Viele Übernahme-Kandidaten gibt es im Lebensmittelhandel nicht mehr. Bis auf wenige regionale Größen wie Bünting aus Ostfriesland gliedert sich die Branche in vier Blöcke: Aldi und die Schwarz-Gruppe mit Lidl und Kaufland sowie Edeka und Rewe. Sie haben Plus, Netto und Marktkauf geschluckt, Extra und Ratio.

Da gleicht das Aufbäumen des Bundeskartellamtes und der Monopolkommission gegen die Übernahme von Kaiser’s Tengelmann durch Marktführer Edeka einer letzten, symbolischen Schlacht: Endlich wird der jahrelangen Marktkonzentration Einhalt geboten. Der Widerspruch kommt zu Recht. Zu lange haben die Wettbewerbshüter weggeschaut. Zwar waren die Übernahmeexzesse für die Kunden wohl eher unschädlich. Nie gab es mehr Rabatte als heute.

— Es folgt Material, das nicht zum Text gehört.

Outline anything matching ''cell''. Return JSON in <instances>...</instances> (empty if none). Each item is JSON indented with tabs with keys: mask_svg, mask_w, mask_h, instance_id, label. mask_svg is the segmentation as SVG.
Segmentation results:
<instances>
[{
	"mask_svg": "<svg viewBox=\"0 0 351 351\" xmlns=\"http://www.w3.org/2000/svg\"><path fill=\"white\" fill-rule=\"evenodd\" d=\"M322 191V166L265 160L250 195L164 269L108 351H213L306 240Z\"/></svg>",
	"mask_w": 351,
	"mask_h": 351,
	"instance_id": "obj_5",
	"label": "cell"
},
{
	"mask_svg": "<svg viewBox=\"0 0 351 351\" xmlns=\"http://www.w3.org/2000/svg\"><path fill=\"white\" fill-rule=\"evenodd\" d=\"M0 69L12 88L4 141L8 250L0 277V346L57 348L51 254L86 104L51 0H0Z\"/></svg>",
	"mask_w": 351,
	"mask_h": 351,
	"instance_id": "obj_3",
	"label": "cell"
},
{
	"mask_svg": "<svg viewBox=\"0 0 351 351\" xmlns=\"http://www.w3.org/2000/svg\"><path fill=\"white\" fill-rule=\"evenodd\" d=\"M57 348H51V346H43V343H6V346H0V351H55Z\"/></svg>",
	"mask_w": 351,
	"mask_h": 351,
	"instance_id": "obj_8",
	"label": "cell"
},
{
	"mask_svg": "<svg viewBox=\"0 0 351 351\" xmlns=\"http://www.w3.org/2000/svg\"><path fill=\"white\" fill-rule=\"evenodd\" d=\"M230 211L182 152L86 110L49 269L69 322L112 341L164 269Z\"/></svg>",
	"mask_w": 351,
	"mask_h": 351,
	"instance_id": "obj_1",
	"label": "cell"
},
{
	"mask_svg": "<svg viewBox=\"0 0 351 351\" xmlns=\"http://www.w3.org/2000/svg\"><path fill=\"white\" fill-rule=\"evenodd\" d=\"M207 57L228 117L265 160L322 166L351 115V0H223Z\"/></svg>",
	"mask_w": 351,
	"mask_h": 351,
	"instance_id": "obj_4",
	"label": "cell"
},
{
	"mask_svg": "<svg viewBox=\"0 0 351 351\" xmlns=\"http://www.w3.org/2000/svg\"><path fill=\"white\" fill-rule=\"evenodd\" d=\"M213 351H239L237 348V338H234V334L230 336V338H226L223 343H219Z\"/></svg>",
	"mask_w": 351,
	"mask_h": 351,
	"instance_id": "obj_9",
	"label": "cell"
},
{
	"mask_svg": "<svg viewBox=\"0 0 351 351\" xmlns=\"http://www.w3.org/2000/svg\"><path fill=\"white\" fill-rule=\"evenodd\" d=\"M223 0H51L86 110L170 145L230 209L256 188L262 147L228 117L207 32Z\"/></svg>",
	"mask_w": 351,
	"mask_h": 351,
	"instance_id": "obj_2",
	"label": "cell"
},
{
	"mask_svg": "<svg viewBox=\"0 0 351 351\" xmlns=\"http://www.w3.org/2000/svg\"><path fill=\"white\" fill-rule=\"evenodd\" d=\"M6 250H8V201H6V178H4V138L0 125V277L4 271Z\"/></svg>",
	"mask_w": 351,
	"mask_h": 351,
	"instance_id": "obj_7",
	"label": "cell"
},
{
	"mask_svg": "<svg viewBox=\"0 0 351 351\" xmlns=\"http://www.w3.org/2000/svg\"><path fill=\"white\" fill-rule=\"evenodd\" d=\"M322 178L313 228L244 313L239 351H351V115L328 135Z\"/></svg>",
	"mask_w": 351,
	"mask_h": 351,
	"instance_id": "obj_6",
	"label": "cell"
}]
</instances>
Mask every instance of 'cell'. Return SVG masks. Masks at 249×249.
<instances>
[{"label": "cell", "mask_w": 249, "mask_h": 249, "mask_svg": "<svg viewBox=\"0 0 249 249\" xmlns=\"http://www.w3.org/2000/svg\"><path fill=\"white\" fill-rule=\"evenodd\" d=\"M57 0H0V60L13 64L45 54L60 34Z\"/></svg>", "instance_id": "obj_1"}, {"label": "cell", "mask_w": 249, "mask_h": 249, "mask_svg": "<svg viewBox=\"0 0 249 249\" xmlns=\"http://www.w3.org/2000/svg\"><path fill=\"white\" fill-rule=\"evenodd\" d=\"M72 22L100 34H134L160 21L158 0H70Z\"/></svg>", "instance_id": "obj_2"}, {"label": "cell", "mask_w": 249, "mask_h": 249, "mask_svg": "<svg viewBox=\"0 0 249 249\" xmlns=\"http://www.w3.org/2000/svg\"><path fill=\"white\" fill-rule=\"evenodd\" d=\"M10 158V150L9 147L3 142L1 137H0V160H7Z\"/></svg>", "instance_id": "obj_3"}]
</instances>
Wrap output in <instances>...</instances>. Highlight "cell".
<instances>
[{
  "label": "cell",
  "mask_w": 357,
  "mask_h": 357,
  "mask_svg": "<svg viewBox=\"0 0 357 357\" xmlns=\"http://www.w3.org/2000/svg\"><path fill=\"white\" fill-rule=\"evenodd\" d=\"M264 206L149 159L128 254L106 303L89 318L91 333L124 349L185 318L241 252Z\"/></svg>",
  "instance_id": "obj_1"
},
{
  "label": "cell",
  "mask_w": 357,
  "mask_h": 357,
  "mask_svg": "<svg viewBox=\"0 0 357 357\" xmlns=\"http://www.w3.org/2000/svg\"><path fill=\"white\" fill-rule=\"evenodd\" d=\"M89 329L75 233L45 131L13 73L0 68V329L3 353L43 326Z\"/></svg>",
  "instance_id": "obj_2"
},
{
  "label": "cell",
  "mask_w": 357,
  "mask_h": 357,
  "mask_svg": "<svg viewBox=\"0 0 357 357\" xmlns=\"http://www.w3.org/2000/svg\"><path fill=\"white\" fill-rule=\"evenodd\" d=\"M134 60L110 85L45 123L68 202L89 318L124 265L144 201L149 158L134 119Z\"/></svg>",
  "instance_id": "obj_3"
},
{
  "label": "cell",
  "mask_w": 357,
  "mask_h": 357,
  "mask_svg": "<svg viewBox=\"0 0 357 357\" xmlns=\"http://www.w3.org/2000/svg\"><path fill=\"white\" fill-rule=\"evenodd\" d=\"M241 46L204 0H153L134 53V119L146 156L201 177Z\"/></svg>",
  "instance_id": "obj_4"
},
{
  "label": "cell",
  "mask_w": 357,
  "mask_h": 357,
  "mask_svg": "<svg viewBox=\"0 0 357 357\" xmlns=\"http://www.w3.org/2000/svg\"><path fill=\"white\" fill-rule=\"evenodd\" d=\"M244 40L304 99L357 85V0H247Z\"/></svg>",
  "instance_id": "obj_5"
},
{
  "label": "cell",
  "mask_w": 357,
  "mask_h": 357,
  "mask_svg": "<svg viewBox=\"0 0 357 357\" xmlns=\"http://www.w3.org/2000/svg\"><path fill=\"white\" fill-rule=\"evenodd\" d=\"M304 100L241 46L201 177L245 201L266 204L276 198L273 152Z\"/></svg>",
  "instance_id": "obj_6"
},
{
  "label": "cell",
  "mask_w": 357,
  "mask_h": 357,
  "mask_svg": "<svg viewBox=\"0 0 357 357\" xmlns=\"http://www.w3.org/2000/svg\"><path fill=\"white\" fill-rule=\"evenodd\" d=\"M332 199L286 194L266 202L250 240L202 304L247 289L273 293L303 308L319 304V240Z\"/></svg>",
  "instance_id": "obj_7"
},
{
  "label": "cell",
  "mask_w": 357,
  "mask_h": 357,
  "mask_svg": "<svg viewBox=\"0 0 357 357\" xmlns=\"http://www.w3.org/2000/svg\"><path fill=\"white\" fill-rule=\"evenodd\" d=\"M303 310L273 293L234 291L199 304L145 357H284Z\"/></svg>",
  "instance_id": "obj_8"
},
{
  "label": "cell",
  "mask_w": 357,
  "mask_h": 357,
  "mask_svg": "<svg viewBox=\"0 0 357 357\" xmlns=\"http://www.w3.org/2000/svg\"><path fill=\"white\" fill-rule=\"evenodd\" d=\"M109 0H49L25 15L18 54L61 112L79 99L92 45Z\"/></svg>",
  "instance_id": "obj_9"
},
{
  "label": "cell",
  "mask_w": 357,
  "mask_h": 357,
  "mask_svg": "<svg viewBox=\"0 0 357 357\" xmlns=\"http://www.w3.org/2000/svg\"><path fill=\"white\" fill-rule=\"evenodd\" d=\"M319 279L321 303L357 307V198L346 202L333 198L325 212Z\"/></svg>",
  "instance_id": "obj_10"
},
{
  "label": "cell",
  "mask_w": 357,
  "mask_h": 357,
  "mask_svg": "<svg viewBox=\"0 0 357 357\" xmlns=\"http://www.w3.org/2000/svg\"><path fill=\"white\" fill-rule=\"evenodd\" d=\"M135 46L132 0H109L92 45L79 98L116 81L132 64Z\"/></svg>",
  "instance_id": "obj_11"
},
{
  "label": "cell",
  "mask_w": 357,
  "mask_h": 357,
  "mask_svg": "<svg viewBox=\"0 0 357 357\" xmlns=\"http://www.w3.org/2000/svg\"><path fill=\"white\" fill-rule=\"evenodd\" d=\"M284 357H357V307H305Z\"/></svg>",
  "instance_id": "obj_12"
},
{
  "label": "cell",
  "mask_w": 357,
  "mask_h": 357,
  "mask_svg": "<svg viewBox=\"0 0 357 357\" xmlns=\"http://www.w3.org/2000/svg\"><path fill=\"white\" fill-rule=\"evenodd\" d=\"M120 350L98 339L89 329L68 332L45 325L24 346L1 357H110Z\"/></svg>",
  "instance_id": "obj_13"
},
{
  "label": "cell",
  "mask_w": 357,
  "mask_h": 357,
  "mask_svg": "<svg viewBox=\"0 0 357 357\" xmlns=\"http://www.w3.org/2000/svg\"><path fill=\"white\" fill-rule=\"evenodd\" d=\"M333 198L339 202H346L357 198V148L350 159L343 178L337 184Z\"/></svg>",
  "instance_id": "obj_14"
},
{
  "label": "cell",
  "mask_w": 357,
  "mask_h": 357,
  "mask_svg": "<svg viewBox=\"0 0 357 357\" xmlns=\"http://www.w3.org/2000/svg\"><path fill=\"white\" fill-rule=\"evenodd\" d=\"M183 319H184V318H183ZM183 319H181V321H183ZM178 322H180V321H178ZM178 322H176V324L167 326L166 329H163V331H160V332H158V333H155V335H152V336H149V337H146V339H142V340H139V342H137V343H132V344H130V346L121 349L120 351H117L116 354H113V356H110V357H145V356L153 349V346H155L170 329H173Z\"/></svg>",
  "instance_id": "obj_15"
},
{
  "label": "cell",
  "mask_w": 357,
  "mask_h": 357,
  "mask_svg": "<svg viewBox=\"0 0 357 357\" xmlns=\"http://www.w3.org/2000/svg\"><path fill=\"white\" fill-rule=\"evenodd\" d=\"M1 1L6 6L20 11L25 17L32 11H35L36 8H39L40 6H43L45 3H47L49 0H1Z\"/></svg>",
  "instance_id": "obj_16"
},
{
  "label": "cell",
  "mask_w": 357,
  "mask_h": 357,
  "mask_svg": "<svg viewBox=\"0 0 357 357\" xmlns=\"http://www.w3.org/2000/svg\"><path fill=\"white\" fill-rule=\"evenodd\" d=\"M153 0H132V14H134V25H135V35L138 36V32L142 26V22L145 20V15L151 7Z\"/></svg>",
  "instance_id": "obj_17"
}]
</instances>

Aber es gibt Geprellte. Dazu kommt auch die Monopolkommission in ihrem Gutachten. Die Lieferanten sind dem massiven Druck des Oligopols um Edeka, Rewe, Aldi und der Schwarz-Gruppe ausgeliefert. Einen Lieferstopp, wie ihn Hersteller kürzlich bei der Supermarktkette Real wagten, würden sie sich wohl kaum bei den Platzhirschen trauen.

Den Großen noch mehr Macht zu ermöglichen wäre daher ein fatales Signal – Tengelmann wird sich nach einem anderen Käufer umsehen müssen.